|
Dispatches, April 1997
Politics:
Mr. President, Your Paprikash Is Ready
What's Bill Clinton got against sleeping under the stars?
The inside-the-Beltway scuttlebutt on our reluctant Camper-in-Chief.
By Brad Wetzler
Sadly for him, history will remember Dick Morris as the sap who held a telephone receiver to a prostitute's ear. But a reading of Behind the Oval Office, Morris's recent hardback tell-all, suggests that this consummate Washington insider deserves at least a footnote for something less, well, lascivious. For one
glorious night, Dick Morris put the camp back into campaigning.
It happened in August 1995, when Morris sent the First Family off into the Wyoming woods--over the objections of Bill Clinton, who apparently let it be known he'd much prefer golfing. The highly publicized foray, Morris believed, could woo swing voters, who White House research had determined tended to be campophiles. Alas, according to Morris, Clinton's vacation was a
disaster. Not only did the president's numbers fail to surge, but upon returning to Washington, it was clear that his mood had been soured by the whole affair. "He was bitter about the way his public life had intruded on his private time," Morris writes. "I heard more than sarcasm in his complaints; I heard pain."
Upon reading this revelation, we were overcome by curiosity. Just what went wrong out there? Had our commander-in-chief undergone a Kurtzian meltdown? Could a good ol' boy from rural Arkansas really hate camping that much? To find out, we hit the phones.

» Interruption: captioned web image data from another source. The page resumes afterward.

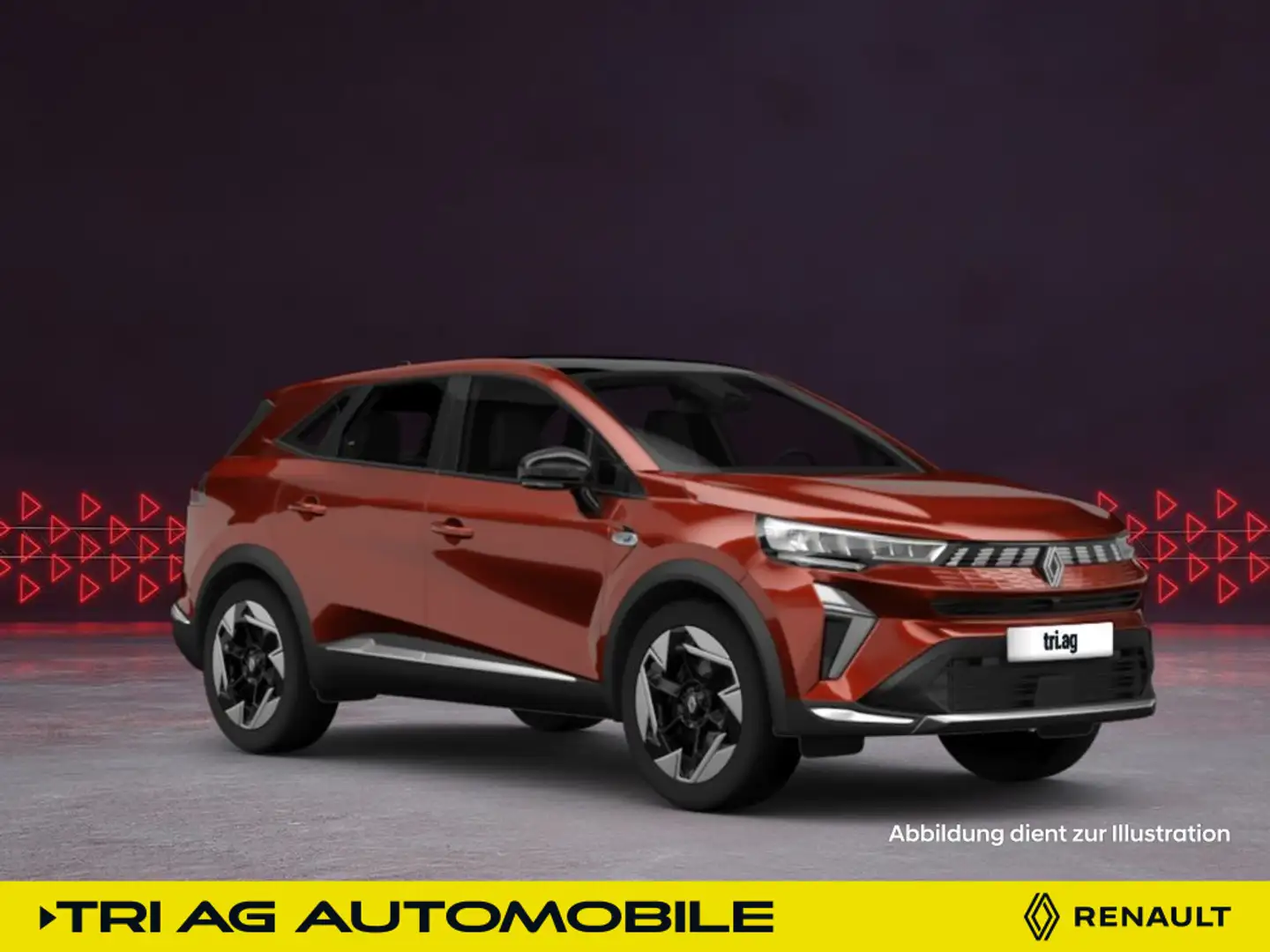 Renault Symbioz Techno E-Tech Full Hybrid 145 Winter-Pak Roşu - 1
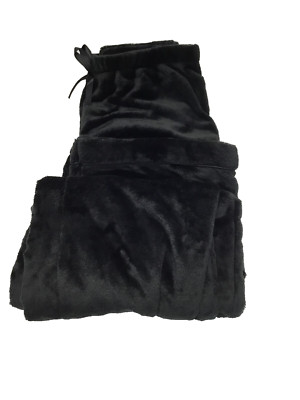 Soft & Cozy Glimmersoft Pajama Intimates & Sleep Pants , Black , XS/S-image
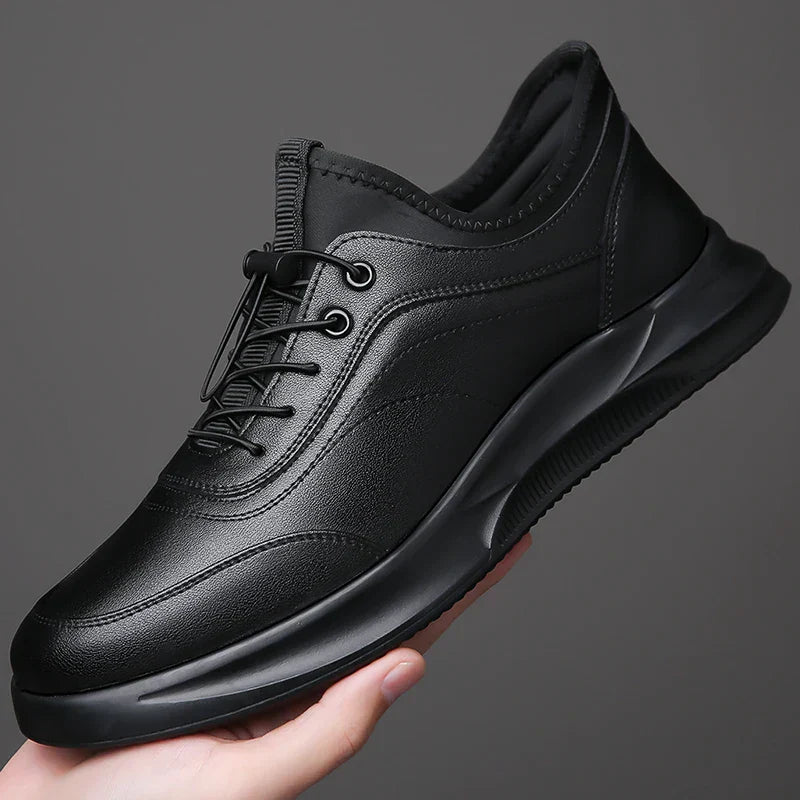 Evander | Men's Leather Sneakers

"Heavens no," said a deputy White House press secretary, when asked whether it was something primordial, like a bad vision quest, that had tripped up the president. "He had a very good time." That didn't jibe with Morris's account, so we tried the vice-president's office, the kind of progressive place where you'd expect to find an avid camper willing to discuss intricacies of
catholes and s'mores. Surprisingly, the veep's flack was infinitely surlier. "Try the First Lady's office," he said. "They handle special events and stuff like that."

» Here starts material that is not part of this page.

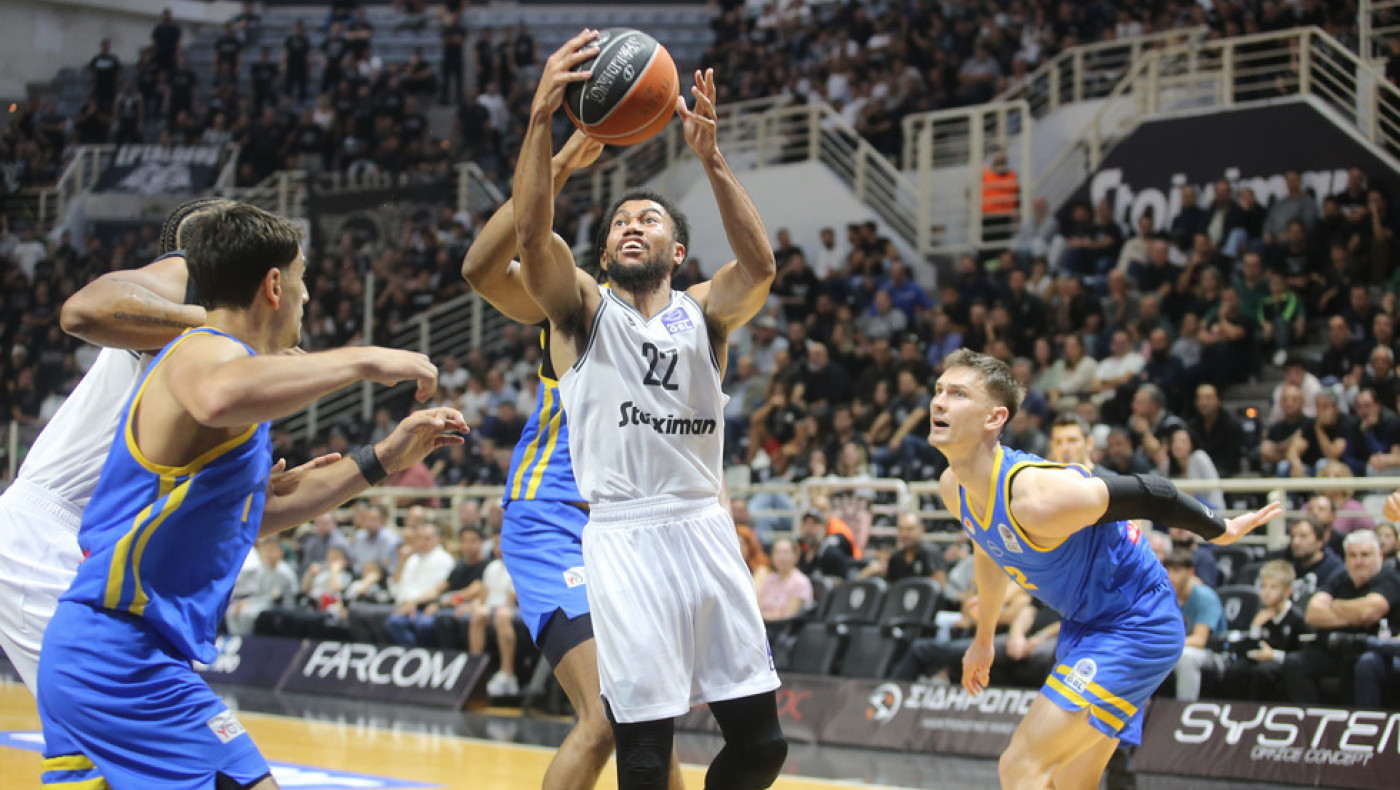 ΠΑΟΚ-Περιστέρι 87-73: Επιβλητικός, άνετος, ωραίος και 3-1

But first we decided to try a barrage of E-mails to Bruce Babbitt's address, asking whether the Interior Secretary, who manages much of the hard ground on which American campers sleep, was available to chat. Back came the following cryptic response: "If we can address the message, we will do so. If we can't, it will be passed on to a responsible party who can."

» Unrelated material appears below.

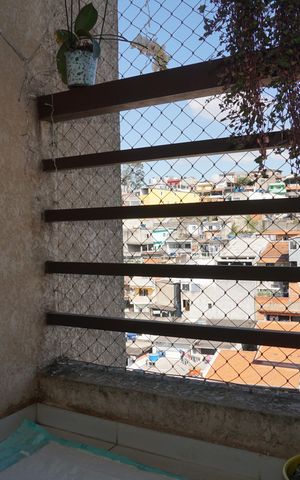Apartamento para alugar com 50m², 2 quartos e 2 vagasVaranda da Sala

With that disappointment, we moved on to our best and last hope: the First Lady's office. And though Hillary herself was indisposed, an aide did agree to talk. At first, she too seemed to be pushing the party line--yet another participant in what seemed more and more like some sort of shadowy cover-up. "The president still talks about camping," she said. "He loved it so much."
But then, just as we were about to give up, came the breakthrough we'd been awaiting. Hillary's gal agreed to dish--but only on the condition that she be granted anonymity. "I was there," she said in hushed, almost whispered tones. "And I'll tell you, he didn't carry his own pack."